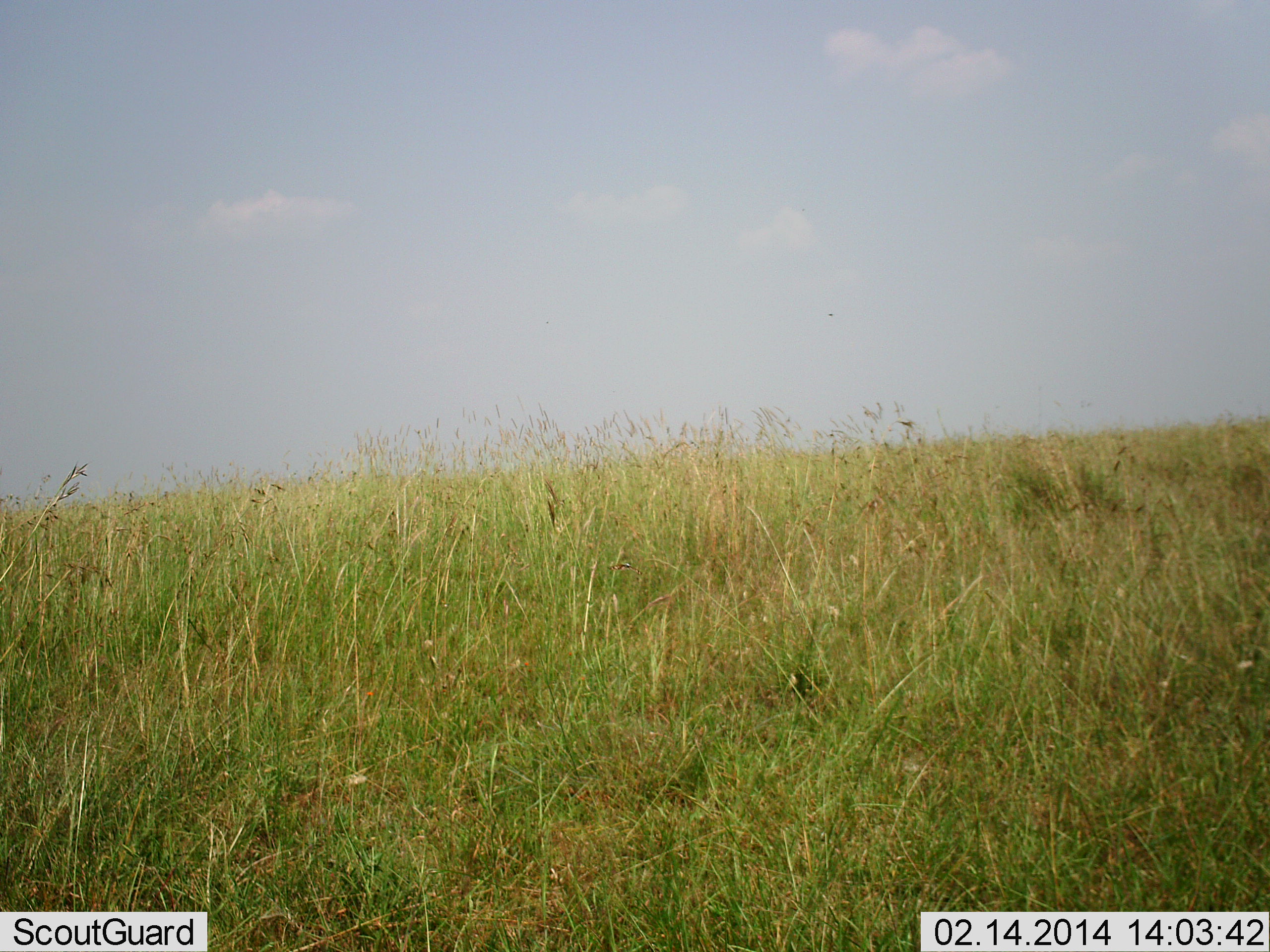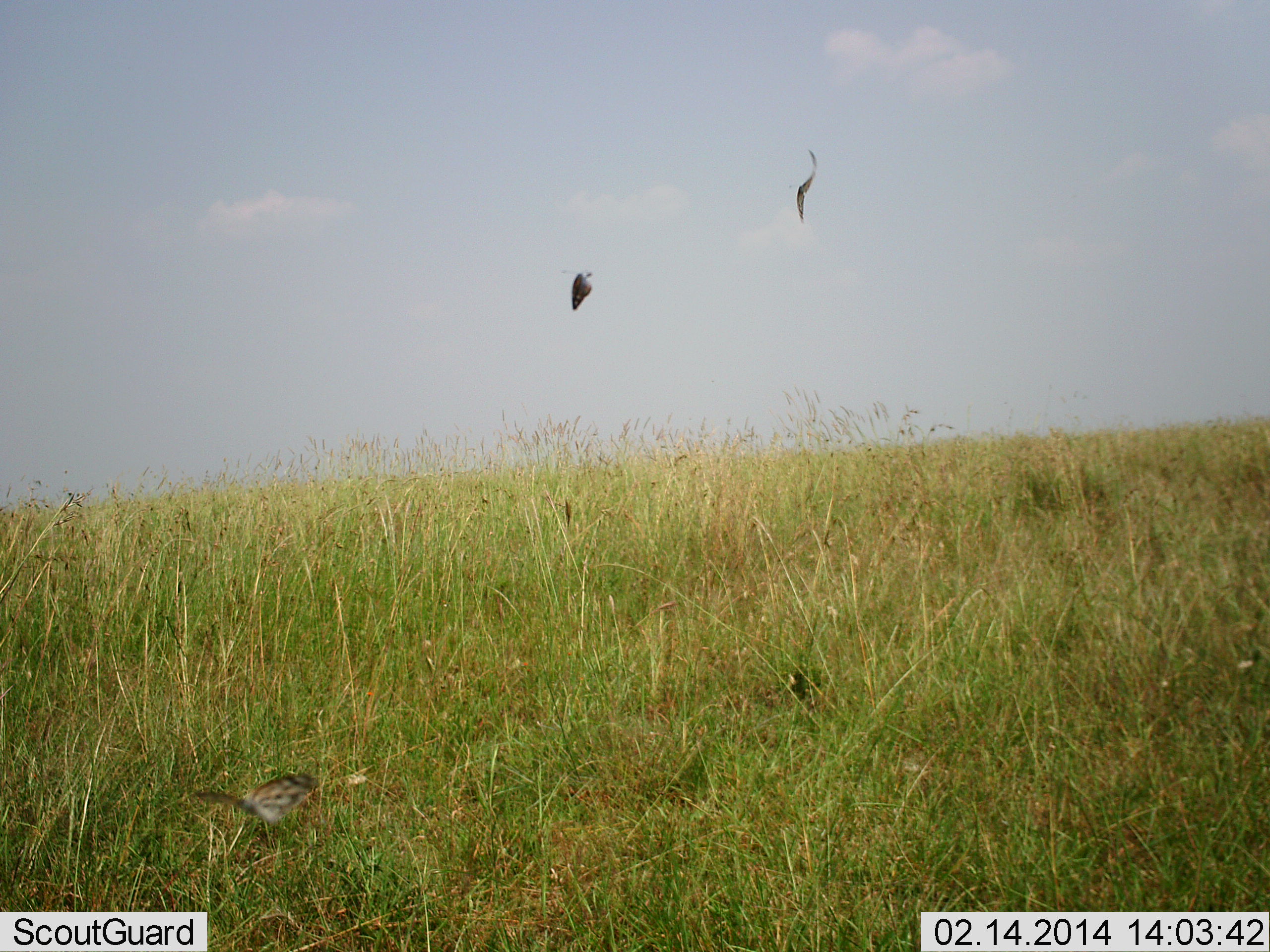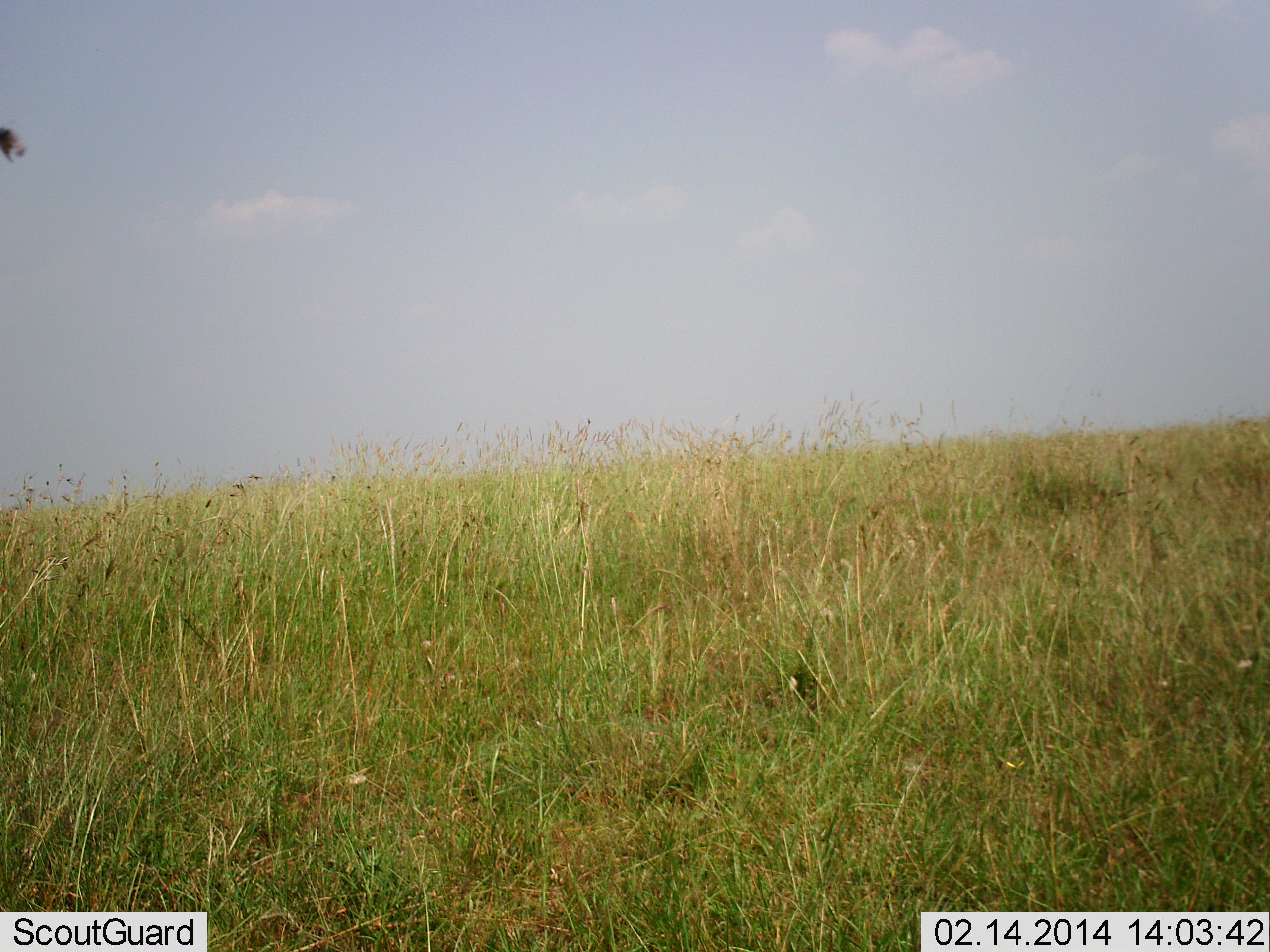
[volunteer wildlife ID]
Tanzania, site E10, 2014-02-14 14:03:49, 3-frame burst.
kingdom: Animalia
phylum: Chordata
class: Aves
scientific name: Aves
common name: bird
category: otherbird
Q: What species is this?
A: Otherbird (bird) (Aves).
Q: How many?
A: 3.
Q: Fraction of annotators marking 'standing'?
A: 50%.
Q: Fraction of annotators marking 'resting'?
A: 0%.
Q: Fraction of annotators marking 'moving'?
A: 90%.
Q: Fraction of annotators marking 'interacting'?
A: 0%.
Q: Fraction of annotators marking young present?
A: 0%.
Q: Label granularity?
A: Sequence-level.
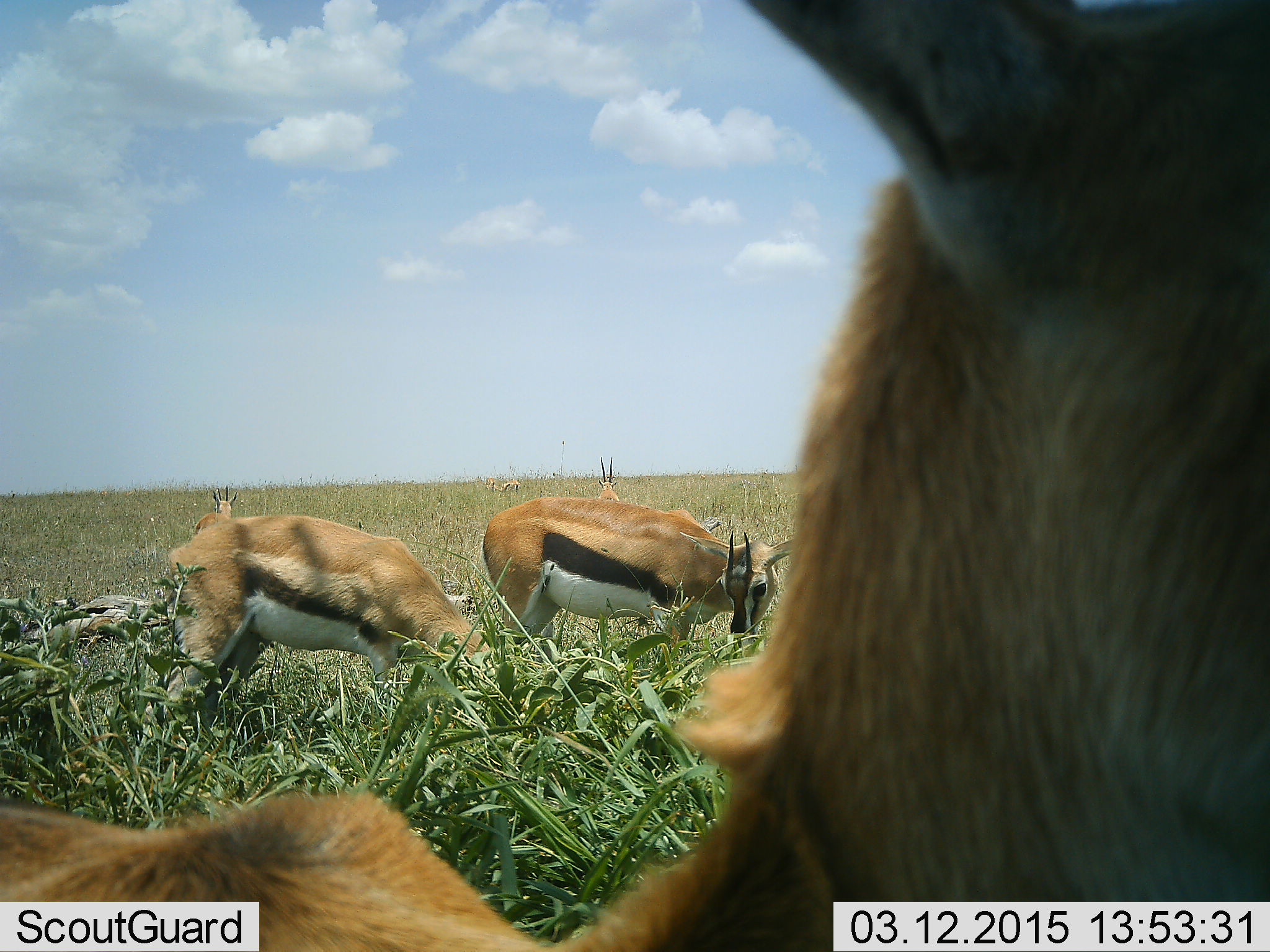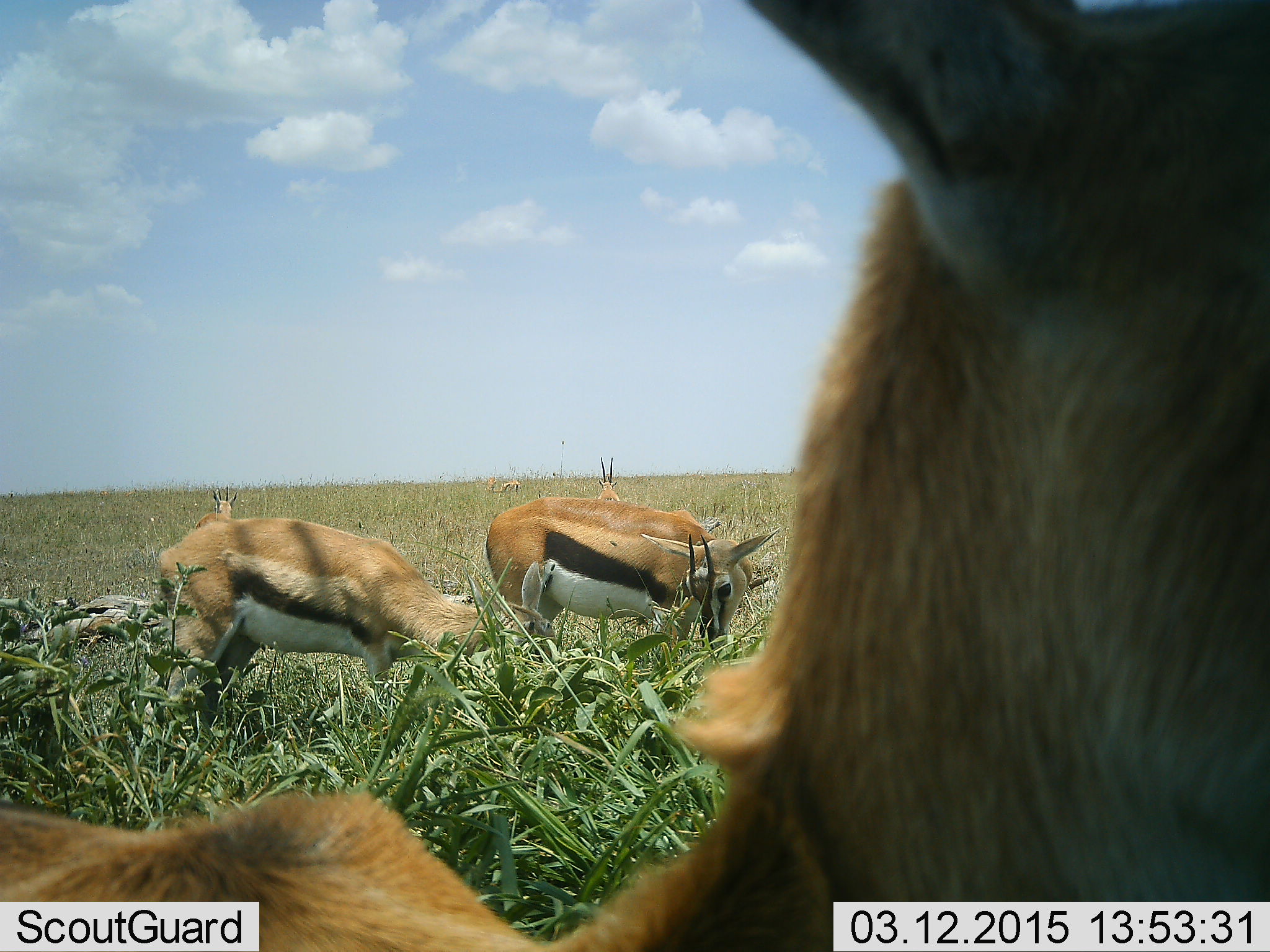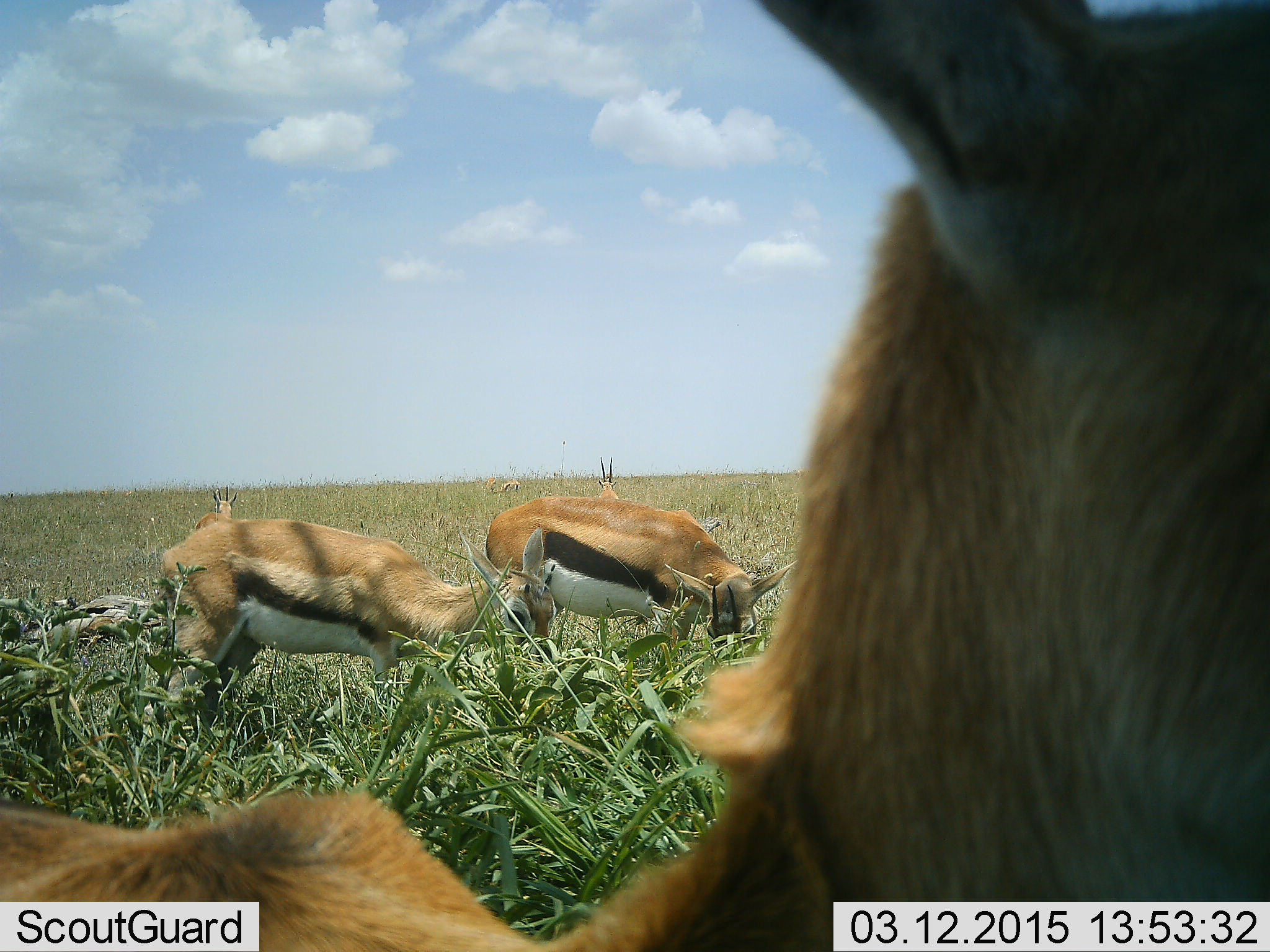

WHAT TO WORK ON: Begin with the line containing "scientific name: Aves" and end with the last line of the entries above. Copy those lines exactly, both ends included, and drop every picture.

SOLUTION BELOW:
scientific name: Aves
common name: bird
category: otherbird
Q: What species is this?
A: Otherbird (bird) (Aves).
Q: How many?
A: 3.
Q: Fraction of annotators marking 'standing'?
A: 50%.
Q: Fraction of annotators marking 'resting'?
A: 0%.
Q: Fraction of annotators marking 'moving'?
A: 90%.
Q: Fraction of annotators marking 'interacting'?
A: 0%.
Q: Fraction of annotators marking young present?
A: 0%.
Q: Label granularity?
A: Sequence-level.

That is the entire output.